### Tekst źródłowy
.....

Myśląc Ojczyzna – prof. Mirosław Piotrowski


Pobierz Pobierz

Nadeuropejczycy

 

Mianem „nadeuropejczyka” ochrzcił niemiecki tygodnik „Die Welt” prezydenta Francji Emmanuela Macrona. Macron to przecież główny sojusznik Angeli Merkel w Unii Europejskiej. A jeśli tak, to i ona zasługuje na podobne miano. Dawniej Niemcy używali terminu „nadludzie” (Übermenschen) teraz tylko „nadeuropejczycy” (Übereuropäer). Co osobliwe do tego drugiego grona „nadeuropejczyków”, mimo pozornych unijnych problemów, może zostać zaliczona Polska. Niedawno w Brukseli zdenerwowany przez Nigela Farage’a Frans Timmermans, któremu tenże Brytyjczyk zarzucił, że traktuje Polskę zgodnie z sowiecką doktryną Breżniewa, odparł, że Unia Europejska bez Polski nie przetrwa. Nie byłem pewny, czy on tak na poważnie, ale ostatnia ofensywa dyplomatyczna Niemiec, pokazuje, że owszem. Timmermansowi się wypsnęło to, o czym prawdopodobnie wcześniej w „nadeuropejskim” gronie dyskutowali.

 

„Klucz do przyszłości Europy znajduje się nie tyko w Paryżu, ale i w Warszawie”, skonkludował niemiecki dziennikarz po wizycie nad Wisłą niemieckiego ministra spraw zagranicznych Heiko Maasa. Nowego niemieckiego szefa MSZ-u przyjął nie tylko jego polski odpowiednik Jacek Czaputowicz, ale i premier i prezydent Polski.
A jego wizyta dopiero przecierała szlak dla kanclerz Angeli Merkel, która tuż po czwartym wyborze na ten urząd, odwiedziła Polskę, odbywając rozmowy z najważniejszymi funkcyjnymi osobami. Z racji, że była to jej druga wizyta po Francji, urosła w mediach do rangi symbolu. Interpretowana była jako czytelny znak, że Polska jest niezbędna przy planowanej sanacji Unii. Dodatkowo stanowiła swoisty „prztyczek w nos” dla Macrona, który niejednokrotnie niepochlebnie wyrażał się o naszym kraju. Kanclerz Merkel z pewnością chciała nie tylko jemu pokazać, kto w Europie rozdaje karty i z kim należy przede wszystkim się liczyć. Oczywiście nic na siłę. Łagodnie. Najpierw wspomniany szef niemieckiego MSZ-u Heiko Maas, z umiarem stwierdził, że to „w ostatnich latach Niemcy się wyobcowały od Polski, szczególnie od czasu kryzysu migracyjnego 2015 roku”. Następnie kanclerz Merkel dodała na konferencji prasowej w Warszawie, że „również Polska przyjmuje uchodźców. Być może pod względem geograficznym to są uchodźcy z innych regionów, ale Polska ma też tutaj swój wkład”. Jaka zadziwiająca zmiana stanowiska. Dotychczas kraj nasz był piętnowany za niechęć w przyjmowaniu uchodźców i brak europejskiej solidarności, a tu nagle tak duże zrozumienie polskich argumentów ze strony kanclerz Niemiec. Cóż się stało?

.....

[Zapisane dane]
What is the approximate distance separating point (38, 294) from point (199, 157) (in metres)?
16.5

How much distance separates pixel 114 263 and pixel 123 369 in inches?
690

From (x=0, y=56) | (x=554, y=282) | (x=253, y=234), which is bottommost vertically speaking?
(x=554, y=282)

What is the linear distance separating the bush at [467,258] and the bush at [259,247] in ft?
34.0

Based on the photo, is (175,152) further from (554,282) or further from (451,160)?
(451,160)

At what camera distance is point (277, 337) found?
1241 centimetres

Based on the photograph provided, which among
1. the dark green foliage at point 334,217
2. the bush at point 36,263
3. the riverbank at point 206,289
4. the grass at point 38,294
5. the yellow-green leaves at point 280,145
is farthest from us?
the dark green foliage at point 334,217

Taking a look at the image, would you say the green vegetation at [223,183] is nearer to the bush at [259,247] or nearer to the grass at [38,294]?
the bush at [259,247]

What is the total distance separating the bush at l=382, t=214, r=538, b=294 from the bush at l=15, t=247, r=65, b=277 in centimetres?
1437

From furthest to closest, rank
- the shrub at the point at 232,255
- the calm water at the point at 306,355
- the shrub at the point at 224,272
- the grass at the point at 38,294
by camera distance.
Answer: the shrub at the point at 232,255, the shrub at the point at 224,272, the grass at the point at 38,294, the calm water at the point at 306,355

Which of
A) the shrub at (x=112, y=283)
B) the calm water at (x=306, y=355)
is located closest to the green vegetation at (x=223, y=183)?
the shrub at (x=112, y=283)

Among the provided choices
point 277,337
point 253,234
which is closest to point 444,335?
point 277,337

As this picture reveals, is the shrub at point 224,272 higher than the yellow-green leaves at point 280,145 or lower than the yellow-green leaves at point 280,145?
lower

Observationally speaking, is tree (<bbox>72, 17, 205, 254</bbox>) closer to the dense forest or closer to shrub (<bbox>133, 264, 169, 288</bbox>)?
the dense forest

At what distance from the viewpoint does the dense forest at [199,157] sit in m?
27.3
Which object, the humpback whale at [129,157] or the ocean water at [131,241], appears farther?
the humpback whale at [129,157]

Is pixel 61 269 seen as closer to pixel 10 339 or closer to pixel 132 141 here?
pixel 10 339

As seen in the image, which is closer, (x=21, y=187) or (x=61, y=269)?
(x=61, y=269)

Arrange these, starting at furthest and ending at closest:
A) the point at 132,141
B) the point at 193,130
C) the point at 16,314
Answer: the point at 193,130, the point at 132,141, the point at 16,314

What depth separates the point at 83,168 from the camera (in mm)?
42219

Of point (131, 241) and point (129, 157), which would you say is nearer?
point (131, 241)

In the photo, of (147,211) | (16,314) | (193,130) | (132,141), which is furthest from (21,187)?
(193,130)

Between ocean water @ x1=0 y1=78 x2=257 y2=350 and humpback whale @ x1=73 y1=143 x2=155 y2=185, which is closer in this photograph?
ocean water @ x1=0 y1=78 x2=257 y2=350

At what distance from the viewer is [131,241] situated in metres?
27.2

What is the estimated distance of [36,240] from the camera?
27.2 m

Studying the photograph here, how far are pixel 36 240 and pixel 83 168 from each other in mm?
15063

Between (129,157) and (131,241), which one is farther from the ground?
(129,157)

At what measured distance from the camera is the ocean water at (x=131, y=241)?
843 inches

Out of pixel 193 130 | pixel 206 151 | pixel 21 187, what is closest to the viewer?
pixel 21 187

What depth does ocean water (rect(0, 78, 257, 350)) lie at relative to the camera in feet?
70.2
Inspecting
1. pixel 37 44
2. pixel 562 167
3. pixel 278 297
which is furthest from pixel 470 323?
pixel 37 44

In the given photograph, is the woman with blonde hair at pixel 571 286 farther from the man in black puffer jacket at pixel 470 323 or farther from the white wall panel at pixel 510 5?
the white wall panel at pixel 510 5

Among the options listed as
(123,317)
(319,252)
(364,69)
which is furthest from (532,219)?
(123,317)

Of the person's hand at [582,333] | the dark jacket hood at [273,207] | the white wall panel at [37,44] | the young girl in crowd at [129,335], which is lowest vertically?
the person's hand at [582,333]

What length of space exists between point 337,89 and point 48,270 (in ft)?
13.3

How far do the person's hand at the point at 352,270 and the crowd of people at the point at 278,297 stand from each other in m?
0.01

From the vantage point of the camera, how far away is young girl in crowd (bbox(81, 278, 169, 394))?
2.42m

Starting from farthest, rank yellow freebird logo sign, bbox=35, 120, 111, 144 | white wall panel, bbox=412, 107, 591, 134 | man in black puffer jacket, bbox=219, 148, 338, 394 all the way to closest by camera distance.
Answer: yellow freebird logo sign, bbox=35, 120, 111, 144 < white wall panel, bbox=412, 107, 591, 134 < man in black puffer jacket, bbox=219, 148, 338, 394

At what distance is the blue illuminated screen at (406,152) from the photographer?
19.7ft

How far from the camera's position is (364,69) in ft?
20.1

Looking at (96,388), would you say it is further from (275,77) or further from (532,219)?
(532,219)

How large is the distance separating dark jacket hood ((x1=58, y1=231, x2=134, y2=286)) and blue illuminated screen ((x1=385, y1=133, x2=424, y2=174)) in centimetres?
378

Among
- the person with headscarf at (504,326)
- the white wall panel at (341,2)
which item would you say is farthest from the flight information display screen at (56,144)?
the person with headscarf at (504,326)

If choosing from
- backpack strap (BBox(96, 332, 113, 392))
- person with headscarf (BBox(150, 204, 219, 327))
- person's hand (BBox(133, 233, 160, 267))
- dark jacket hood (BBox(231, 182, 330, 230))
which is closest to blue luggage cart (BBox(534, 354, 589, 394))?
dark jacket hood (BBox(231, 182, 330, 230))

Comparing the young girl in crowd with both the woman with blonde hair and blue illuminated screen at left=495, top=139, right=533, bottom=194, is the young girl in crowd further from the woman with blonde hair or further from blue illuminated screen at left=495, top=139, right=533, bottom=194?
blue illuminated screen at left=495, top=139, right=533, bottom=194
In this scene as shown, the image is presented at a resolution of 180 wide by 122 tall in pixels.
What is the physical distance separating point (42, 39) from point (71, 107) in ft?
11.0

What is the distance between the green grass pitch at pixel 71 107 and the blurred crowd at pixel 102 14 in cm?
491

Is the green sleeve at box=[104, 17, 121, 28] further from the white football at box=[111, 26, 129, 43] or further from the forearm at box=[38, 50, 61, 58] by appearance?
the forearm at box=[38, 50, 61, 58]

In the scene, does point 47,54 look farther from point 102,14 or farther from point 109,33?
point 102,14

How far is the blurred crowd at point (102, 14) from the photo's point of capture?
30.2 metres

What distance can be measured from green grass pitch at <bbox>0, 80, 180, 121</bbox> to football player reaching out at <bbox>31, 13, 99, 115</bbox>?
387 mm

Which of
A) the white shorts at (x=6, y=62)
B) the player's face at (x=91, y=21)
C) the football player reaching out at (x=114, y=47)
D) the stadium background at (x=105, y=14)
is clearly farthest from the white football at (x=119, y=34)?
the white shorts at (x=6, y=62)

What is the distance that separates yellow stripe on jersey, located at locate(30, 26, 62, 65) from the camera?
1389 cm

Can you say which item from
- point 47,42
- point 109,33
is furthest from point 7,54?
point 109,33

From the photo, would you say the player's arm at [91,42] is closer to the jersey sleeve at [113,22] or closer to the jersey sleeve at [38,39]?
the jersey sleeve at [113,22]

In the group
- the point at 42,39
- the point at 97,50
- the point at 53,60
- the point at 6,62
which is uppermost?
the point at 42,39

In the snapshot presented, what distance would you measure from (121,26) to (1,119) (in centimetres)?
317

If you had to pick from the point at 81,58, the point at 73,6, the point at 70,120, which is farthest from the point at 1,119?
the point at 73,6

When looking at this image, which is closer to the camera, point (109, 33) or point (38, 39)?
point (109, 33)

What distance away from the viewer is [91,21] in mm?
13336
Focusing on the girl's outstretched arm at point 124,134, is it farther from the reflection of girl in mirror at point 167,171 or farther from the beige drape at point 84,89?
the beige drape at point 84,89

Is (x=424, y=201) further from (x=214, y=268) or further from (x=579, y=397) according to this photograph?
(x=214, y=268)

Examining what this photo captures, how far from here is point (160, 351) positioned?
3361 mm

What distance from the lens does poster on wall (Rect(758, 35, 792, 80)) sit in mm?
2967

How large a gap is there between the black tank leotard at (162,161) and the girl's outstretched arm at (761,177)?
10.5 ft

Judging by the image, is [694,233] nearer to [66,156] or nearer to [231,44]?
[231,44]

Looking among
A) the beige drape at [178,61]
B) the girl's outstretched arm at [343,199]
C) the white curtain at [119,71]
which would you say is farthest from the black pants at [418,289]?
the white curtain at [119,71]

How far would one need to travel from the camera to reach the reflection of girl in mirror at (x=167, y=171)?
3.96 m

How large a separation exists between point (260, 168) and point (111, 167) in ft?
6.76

.....

Odpowiedz na poniższe pytania na podstawie tekstu o „nadeuropejczykach”.
(a) Który tygodnik nazwał Emmanuela Macrona „nadeuropejczykiem”?
(b) Kto w Polsce przyjął Heiko Maasa?
(c) Po którym wyborze na urząd kanclerza Angela Merkel odwiedziła Polskę i którą z kolei była to jej wizyta?

### Odpowiedź
(a) Niemiecki tygodnik „Die Welt”.
(b) Jego polski odpowiednik Jacek Czaputowicz, a także premier i prezydent Polski.
(c) Tuż po czwartym wyborze, a była to jej druga wizyta, po Francji.